Early Neutral Evaluation. At the request of either party, the parties will submit any dispute between them, arising out of or relating to this Agreement or any transaction or relationship arising from it, to non-binding early neutral evaluation, in Georgia, in accordance with the Early Neutral Evaluation procedures of the American Arbitration Association.
Arbitration. At the request of either party, the parties will submit any dispute between them, arising out of or relating to this Agreement or any transaction or relationship arising from it, to binding arbitration in Georgia, through the American Arbitration Association. The prevailing party in any dispute resolved by arbitration or litigation will be entitled to recover its costs and attorneys’ fees.
Jurisdiction. The parties irrevocably consent to the jurisdiction of the state and federal courts located in Savannah, Georgia. The parties hereby waive
Governing Law. This Agreement will be governed by the laws of the state of Utah without regard to its conflict or choice of law rules.
Design Terminology. Any design terminology in the Statement of Work is defined according to standard design industry usage. Any dispute as to the meaning or scope of design terminology will be determined in good faith by Design Firm.
IF / THEN Construction. Use of capitalized “IF:” and “THEN:” in a sentence is intended only enhance readability. It has no special meaning apart from its lower case meaning.
Modification & Waiver. Any modification of this Agreement must be in writing. Failure by either party to enforce any right or seek to remedy any breach under this Agreement shall not be construed as a waiver of such rights nor shall a waiver by either party of default in one or more instances be construed as constituting a continuing waiver or as a waiver of any other breach.
Severability. If any provision of this Agreement is held invalid or unenforceable, the remainder of this Agreement will remain in full force and effect.
Mutual Drafting. Any ambiguity or inconsistency in this Agreement is to be resolved in accordance with the most reasonable construction and not strictly for or against either party by virtue of that party’s author-ship.
Headings. Section headings are provided for convenience only and do not affect the meaning of any terms.
Integration. This Agreement comprises the entire understanding of the parties and supersedes all prior agreement and understandings.
Client Content – all materials, information, photography, writings and other creative content provided by the Client for use in the preparation of and/or incorporation in the Deliverables.
Third Party Materials – works that are incorporated into the Final Deliverables, but not created by Design Firm or owned by Client. Third Party Materials includes, for example, stock photography, illustration, fonts, etc.
Preliminary Works – all artwork including, but not limited to, concepts, sketches, visual presentations, or other alternate or preliminary designs and documents developed by Design Firm and which may or may not be shown and or delivered to Client for consideration but do not form part of the Final Art.

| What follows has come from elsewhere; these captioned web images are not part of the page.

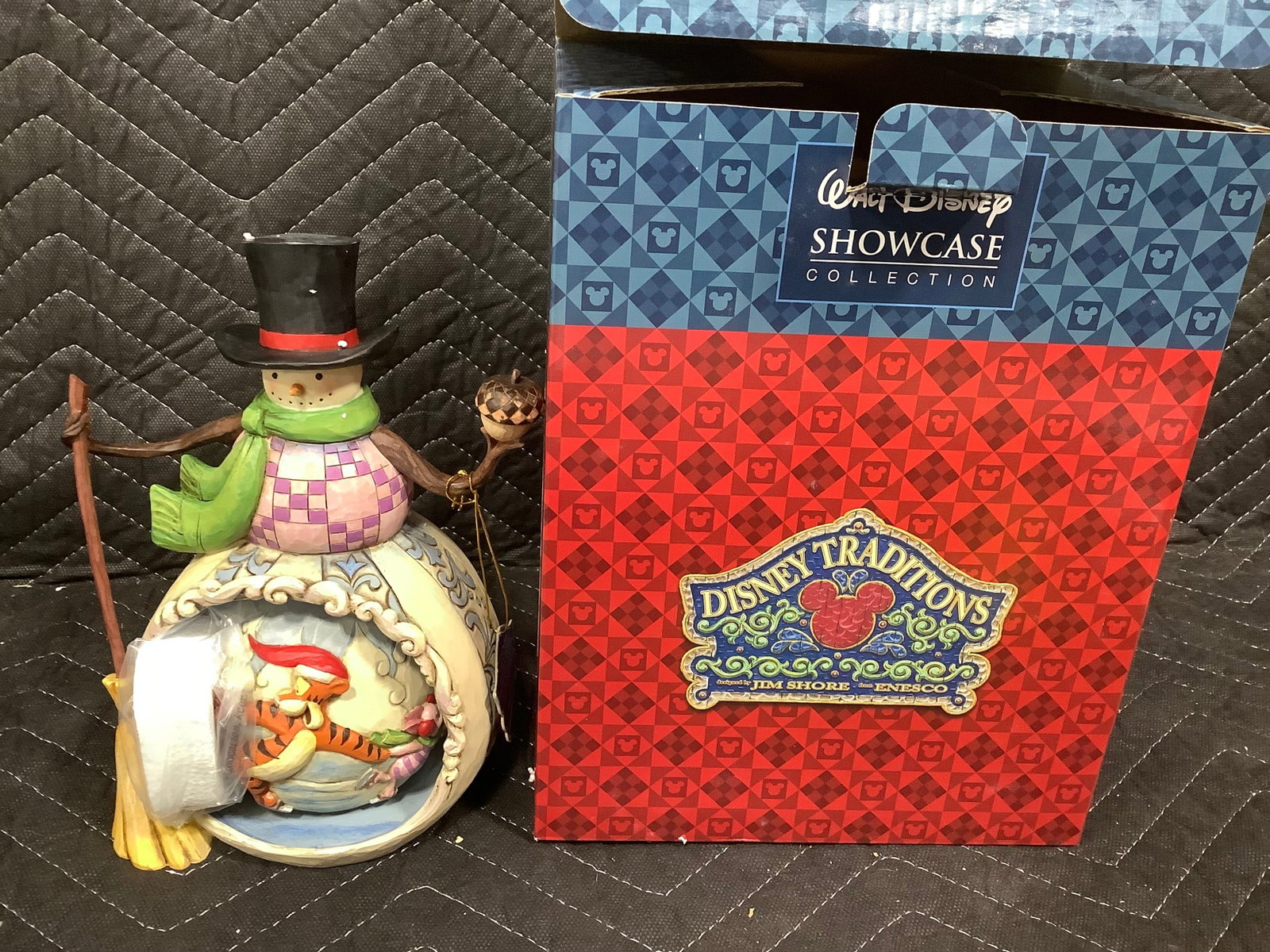 Disney Traditions Winter in the 100 acre wood collectible in box(9in tall): Disney Traditions Winter in the 100 acre wood collectible in box(9in tall)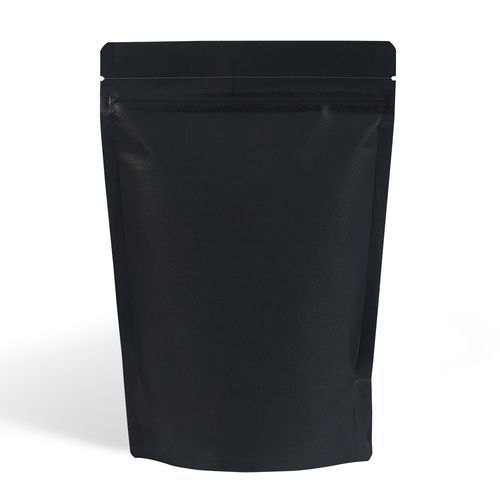 Picture of Paper Stand Up Pouch With Zipper, Black, Carton Of 1000 Pcs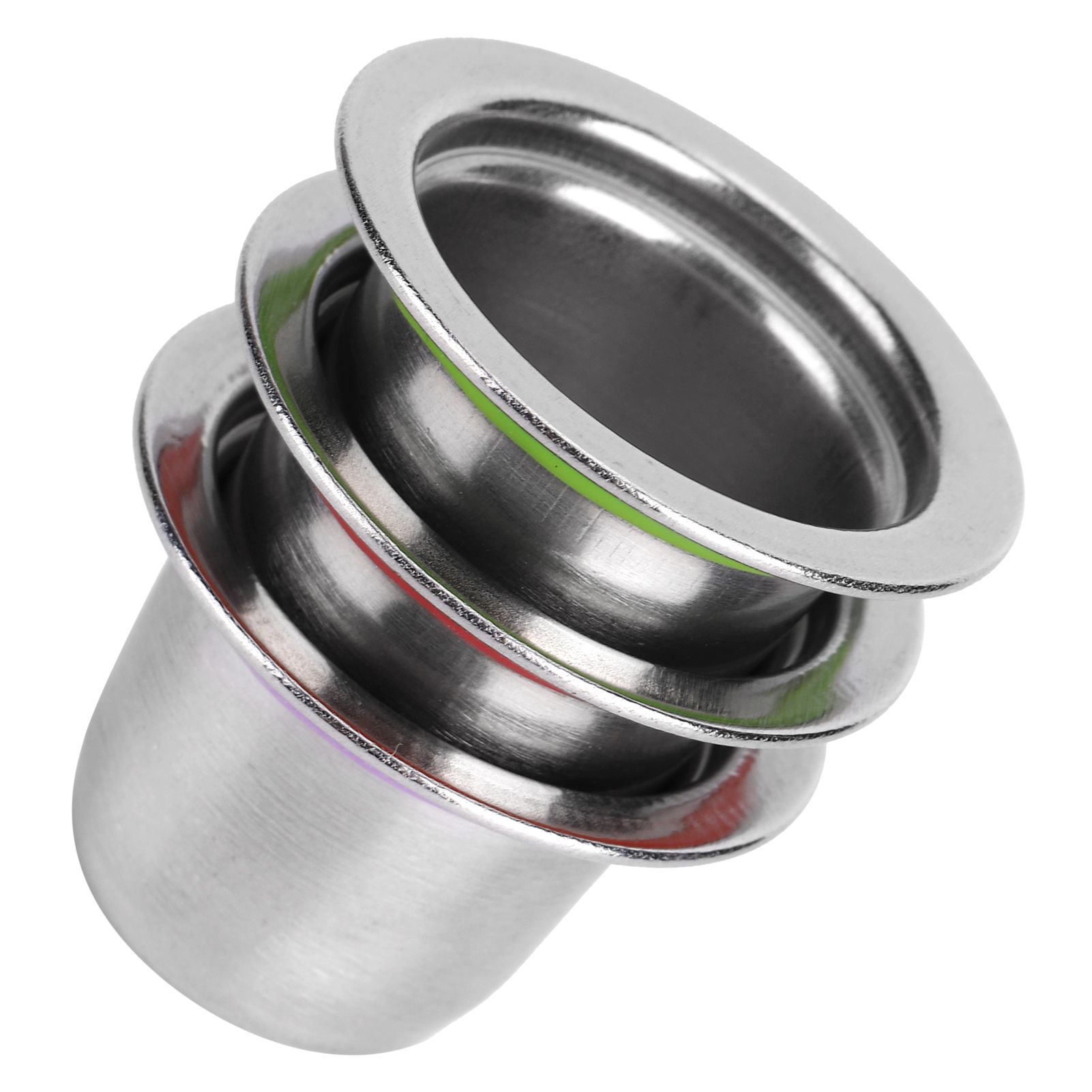 3Pcs/Set Coffee Capsule Reusable Pod Stainless Steel Refillable Filter view 7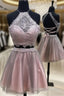Cute Lace Tulle Short Prom Dress, Cute Homecoming Dress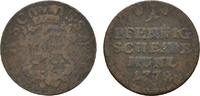 Sachsen-Coburg-Saalfeld Cu Pfennig Ernst Friedrich 1764-1800 -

Deliverables – the services and work product specified in the Statement of Work to be delivered by Design Firm to Client, in the form and media specified in the Proposal.
Final Deliverables – the final versions of Deliverables provided by Design Firm and accepted by Client.

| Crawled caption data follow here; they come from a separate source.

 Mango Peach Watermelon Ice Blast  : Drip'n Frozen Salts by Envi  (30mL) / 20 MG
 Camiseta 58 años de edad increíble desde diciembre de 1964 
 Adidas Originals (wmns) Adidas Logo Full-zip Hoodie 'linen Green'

Completing the checkout process for this or any other service listed on this website constitutes as an acceptance of terms. Completion of checkout process also binds Mergen Design, LLC to the terms of the agreement as well. By completing payment for this product/service, client guarantees that they have the full authority to enter into this Agreement and to bind your respective party to all of the terms and conditions of this Agreement.
Thank you for choosing Mergen Design LLC! We look forward to working with you!